ReSharper provides a bevy of features to ease navigation. A single Navigate To shortcut with contextual support can get me where I am going quickly. The Go to Type, Go to File and other Go to features make searching and jumping to any place in code lightning fast. ReSharper even supports integrated decompilation and navigation with dotPeek. Paired with refactoring and testing, superb navigation further allows me to evolve and comprehend code.

ReSharper also makes identifying unused code with solution analysis a simple task and helps remove it with Safe Delete. Unused code just leads to confusion and begets more unused code!

Every day I navigate to different places in my code 100s of times, ReSharper provides features that shave multiple seconds off each navigation, the amount of time is incomprehensible, at least 30 minutes every day, and that's only estimating about 4 seconds saved per navigation, it takes longer than that to do anything with the solution explorer and a mouse.

ReSharper helps me type less

Even the best of languages can be verbose, C# is not immune and wow is all I can say about Visual Basic. Why should I spend time typing syntax when I could be focused on content?

ReSharper provides many completions to make writing code less burdensome. It also supports several levels of templating and generation to reuse common patterns. These templates are customizable and can be shared with other team members with ease. One of my favorite templates is a test method snippet. When I want to add a test I don't have to type the scaffolding, I can focus on the content. I write more fine grained tests because of this which increases maintainability of my tests! I also thoroughly enjoy code generation of method declarations so I can focus on what the method does!

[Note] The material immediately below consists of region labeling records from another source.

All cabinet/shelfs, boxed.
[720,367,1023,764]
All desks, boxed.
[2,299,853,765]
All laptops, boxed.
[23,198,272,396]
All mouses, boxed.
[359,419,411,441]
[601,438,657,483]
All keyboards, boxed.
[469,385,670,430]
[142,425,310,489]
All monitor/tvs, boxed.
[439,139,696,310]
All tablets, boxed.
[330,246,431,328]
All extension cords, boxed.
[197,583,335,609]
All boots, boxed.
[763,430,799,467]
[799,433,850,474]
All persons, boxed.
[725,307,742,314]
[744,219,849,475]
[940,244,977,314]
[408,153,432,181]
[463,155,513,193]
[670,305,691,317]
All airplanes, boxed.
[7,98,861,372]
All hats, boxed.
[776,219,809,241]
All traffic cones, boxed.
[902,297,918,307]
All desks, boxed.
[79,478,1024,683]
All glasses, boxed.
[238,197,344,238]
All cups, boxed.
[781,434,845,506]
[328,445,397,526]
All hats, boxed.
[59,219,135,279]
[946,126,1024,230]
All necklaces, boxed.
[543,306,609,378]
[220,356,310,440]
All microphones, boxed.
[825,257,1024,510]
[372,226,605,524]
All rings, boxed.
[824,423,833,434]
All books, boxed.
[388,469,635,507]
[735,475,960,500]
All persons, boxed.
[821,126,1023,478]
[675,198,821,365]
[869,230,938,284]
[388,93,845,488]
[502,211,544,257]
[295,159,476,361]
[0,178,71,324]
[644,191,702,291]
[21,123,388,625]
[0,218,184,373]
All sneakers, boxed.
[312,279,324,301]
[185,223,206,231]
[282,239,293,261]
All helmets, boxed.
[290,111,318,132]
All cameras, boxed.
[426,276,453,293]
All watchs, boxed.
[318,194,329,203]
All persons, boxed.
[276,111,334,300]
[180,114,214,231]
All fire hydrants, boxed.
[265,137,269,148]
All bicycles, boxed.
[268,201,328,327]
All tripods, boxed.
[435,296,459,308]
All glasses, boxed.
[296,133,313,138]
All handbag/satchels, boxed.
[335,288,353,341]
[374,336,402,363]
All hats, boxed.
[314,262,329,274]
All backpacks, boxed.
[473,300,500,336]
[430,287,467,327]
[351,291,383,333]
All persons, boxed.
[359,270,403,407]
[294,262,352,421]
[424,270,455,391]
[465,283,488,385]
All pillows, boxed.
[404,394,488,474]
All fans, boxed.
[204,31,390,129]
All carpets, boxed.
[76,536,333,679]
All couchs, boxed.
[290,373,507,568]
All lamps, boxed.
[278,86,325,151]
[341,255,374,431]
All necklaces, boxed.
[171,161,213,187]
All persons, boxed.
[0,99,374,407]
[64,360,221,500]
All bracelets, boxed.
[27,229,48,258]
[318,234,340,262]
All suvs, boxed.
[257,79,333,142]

Less typing saves me even more time every day, at least an hour a day versus manually typing everything out, the biggest savings is in avoiding compilation and other mistakes that shift my focus from content.


Of the above, which are by no means comprehensive of the value I get out of ReSharper, I've enumerated a savings of at least 13 hours per week. That's time I re-invest in content instead of tedium. This is likely a conservative estimate as I feel my productivity is more than doubled with ReSharper.

If you are a developer, what would these savings mean to you? If you fund development teams in your company, what would these savings mean for your company?